Deux faits nous semble, d'ores et déjà, devoir marquer cette période du développement du mouvement olympique, deux faits qu'historiens et sociologues ne manqueront pas de retenir.
Le premier c'est la dynamique propre du mouvement sportif et l'affirmation grandissante de son indépendance au moment où, paradoxalement, le sport semble plus que jamais lié à la politique. Deux données nous paraissent éclairer cette remarque ; tout d'abord le fait que les Jeux Olympiques d'hiver se soient tenus à Lake Placid aux Etats-Unis, sans que rien de majeur ne soit venu en ternir la portée, et ceci à un moment où la « crise » en était à son point culminant ! Une autre donnée relève du rôle du CIO : comment expliquer qu'un petit organisme de 80 personnes cooptées puissent à l'unanimité et avec autant de résolution résister à des pressions politiques aussi intenses ? On ne peut y trouver d'autre explication que le fait que ce comité soit véritablement le porteur d'un message universel partagé par des centaines de millions d'êtres humains qui, au-delà des idéologies politiques, aspirent profondément à la coopération internationale. Cette autonomie et ce « mondialisme » du sport se retrouvent dans le message de Lord Killanin lancé au monde depuis Lake Placid (13 février 1980).
« Il n'appartient pas au CIO de trouver des solutions aux problèmes politiques qui troublent l'existence du monde... j'implore donc tous ceux qui ont des opinions et des sentiments opposés de ne pas utiliser les Jeux Olympiques pour diviser le monde et, au contraire, de considérer les Jeux comme un moyen d'union ».
L'autre fait qui nous semble devoir être de grande portée quant à des développements ultérieurs est la prise de conscience des sportifs de haute performance, qui refusent d'être manipulés et de devenir des « otages » de la politique. Pour la première fois, ils interviennent massivement en revendiquant la maîtrise de ce qu'ils considèrent comme leur propre création. Il est en particulier significatif que ce soit dans les pays où les gouvernements soient le plus engagés pour le « boycott des Jeux de Moscou » que l'opposition des athlètes soit la plus vive, et notamment aux Etats- Unis où Eric Heiden, le plus médaillé de Lake Placid, a pris l'initiative d'une pétition pour les Jeux, lui, qui par ailleurs, se déclare totalement apolitique.

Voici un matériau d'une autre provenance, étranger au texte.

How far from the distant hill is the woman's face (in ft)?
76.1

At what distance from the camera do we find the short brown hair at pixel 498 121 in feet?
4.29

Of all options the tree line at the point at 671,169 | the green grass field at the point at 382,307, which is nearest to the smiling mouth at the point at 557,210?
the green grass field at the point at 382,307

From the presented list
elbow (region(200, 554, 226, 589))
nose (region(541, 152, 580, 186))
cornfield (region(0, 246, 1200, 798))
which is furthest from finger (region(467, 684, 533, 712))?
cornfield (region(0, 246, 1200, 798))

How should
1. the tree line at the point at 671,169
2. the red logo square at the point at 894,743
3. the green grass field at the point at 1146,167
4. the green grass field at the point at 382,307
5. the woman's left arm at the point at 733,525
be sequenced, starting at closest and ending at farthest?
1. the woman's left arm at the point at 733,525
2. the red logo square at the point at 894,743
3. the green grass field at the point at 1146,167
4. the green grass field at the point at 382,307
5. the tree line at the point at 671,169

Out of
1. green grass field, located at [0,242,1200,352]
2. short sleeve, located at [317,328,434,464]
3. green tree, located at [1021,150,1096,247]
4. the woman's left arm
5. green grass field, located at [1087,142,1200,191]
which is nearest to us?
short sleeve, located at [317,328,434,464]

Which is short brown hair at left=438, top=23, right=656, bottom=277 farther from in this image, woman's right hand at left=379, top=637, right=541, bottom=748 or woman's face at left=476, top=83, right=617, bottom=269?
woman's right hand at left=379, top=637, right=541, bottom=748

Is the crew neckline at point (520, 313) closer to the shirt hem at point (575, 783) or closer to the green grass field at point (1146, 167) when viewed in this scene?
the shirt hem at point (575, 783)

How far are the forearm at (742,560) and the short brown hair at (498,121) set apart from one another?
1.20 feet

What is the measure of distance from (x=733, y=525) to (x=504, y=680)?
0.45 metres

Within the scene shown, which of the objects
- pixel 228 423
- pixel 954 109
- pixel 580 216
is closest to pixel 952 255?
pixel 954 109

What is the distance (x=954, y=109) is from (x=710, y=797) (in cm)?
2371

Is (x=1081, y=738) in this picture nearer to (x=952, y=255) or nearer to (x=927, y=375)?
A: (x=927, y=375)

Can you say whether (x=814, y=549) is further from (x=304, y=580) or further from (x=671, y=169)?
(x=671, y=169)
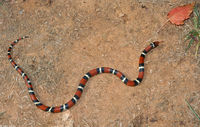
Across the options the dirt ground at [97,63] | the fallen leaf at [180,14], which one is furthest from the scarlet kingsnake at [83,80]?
the fallen leaf at [180,14]

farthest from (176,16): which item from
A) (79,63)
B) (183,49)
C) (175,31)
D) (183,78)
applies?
(79,63)

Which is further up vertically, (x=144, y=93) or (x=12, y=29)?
(x=12, y=29)

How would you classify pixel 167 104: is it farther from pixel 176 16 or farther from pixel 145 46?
pixel 176 16

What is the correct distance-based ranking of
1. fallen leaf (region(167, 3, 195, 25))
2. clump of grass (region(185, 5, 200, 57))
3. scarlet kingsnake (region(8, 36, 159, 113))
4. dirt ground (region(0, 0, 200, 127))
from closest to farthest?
dirt ground (region(0, 0, 200, 127))
scarlet kingsnake (region(8, 36, 159, 113))
clump of grass (region(185, 5, 200, 57))
fallen leaf (region(167, 3, 195, 25))

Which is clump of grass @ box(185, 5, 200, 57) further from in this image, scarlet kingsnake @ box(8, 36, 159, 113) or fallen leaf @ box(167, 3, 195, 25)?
scarlet kingsnake @ box(8, 36, 159, 113)

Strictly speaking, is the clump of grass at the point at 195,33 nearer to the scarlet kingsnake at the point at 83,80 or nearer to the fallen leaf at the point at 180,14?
the fallen leaf at the point at 180,14

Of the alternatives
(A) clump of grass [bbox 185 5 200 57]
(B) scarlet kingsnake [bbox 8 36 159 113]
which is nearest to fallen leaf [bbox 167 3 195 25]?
(A) clump of grass [bbox 185 5 200 57]

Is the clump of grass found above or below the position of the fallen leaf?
below
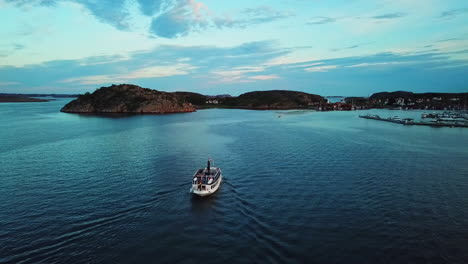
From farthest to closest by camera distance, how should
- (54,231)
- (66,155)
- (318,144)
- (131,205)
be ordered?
1. (318,144)
2. (66,155)
3. (131,205)
4. (54,231)

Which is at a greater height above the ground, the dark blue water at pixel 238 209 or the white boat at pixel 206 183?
the white boat at pixel 206 183

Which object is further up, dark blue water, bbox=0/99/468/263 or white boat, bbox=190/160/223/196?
white boat, bbox=190/160/223/196

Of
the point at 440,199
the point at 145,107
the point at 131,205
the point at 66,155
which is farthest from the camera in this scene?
the point at 145,107

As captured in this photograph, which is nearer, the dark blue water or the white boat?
the dark blue water

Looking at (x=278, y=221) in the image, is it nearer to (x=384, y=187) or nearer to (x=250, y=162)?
(x=384, y=187)

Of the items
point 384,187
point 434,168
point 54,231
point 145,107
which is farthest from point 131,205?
point 145,107

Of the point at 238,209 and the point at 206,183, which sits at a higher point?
the point at 206,183

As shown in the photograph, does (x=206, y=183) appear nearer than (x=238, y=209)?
No

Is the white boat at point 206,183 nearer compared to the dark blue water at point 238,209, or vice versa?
the dark blue water at point 238,209
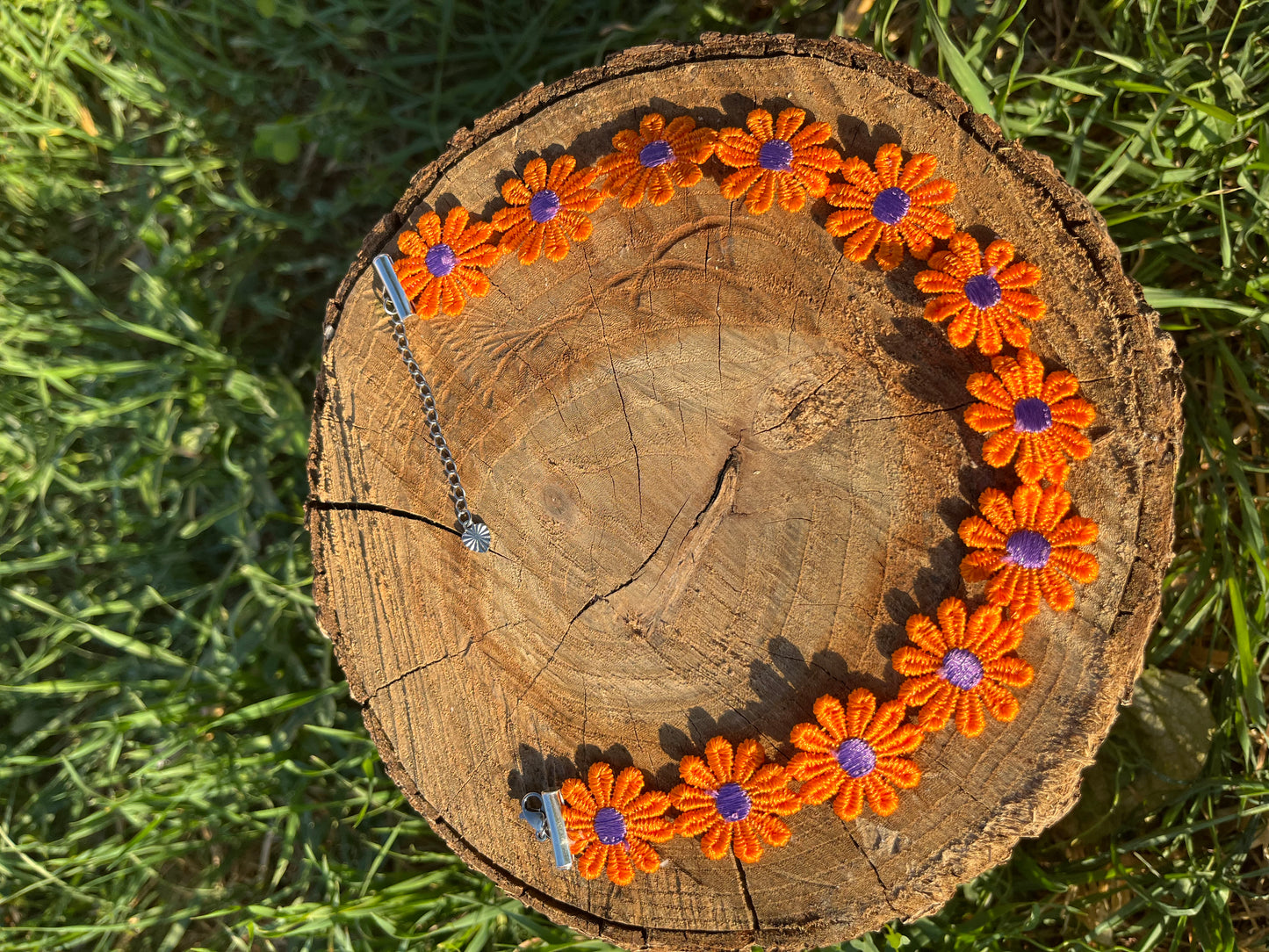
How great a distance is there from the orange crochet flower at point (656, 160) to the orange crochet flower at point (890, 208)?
31 centimetres

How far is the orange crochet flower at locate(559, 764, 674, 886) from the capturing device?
170cm

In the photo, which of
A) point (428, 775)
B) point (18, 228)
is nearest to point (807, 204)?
point (428, 775)

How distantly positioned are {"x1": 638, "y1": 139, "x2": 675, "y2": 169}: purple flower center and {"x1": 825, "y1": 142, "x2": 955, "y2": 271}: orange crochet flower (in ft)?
1.18

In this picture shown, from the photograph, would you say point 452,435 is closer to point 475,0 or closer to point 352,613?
point 352,613

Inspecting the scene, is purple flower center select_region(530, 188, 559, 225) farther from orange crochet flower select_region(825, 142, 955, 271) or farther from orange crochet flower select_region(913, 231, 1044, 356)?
orange crochet flower select_region(913, 231, 1044, 356)

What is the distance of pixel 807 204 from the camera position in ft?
5.80

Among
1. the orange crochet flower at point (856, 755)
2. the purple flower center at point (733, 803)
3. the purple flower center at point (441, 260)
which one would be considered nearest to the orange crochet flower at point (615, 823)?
the purple flower center at point (733, 803)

Une grande question de fond nous paraît être posée. Comment, au-delà des données conjoncturelles, jeter un regard neuf qui permette de saisir la dynamique propre du mouvement olympique, lequel, jusqu'à présent du moins, s'est renforcé des épreuves qu'il a traversées alors que tout pouvait laisser penser qu'il en sortirait affaibli ?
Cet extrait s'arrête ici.